Fr. Altman has made a huge deal out of “don’t work on Sunday and if you do you’re committing the sin of avarice”, which is one priest’s opinion. Other priests would give other opinions. Often there is a cultural overtone to what’s considered unnecessary vs. necessary work. I can see where people get confused.
As a practical matter, I spent a few years living in a state that had “blue laws” that closed almost all businesses on Sundays well into the late 1980s, at which point the laws were repealed although some businesses still chose to observe them (especially businesses run by sola scriptura Protestants).
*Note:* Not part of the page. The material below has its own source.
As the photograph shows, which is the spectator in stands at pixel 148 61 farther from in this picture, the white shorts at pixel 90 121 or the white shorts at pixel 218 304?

It was often a lot of hassle dealing with the Sunday closures, as one would be working at an office job during most business hours all week long and then have to cram all necessary shopping and errands into a Saturday which didn’t make that day a very good “day off”, or the alternative was that you spent Saturday doing whatever you had planned for a “day off” and then went into the new week on Monday with a bunch of unfinished shopping and errands that you couldn’t do on Sunday. It was more work trying to plan around the Sunday closure than it would have been just doing the errand after Mass. We were all quite thankful to get rid of those laws. I was a regular Massgoer then and we had a priest who was older, had a PhD and was very holy and orthodox in his views, and he never said anything about Sunday blue laws.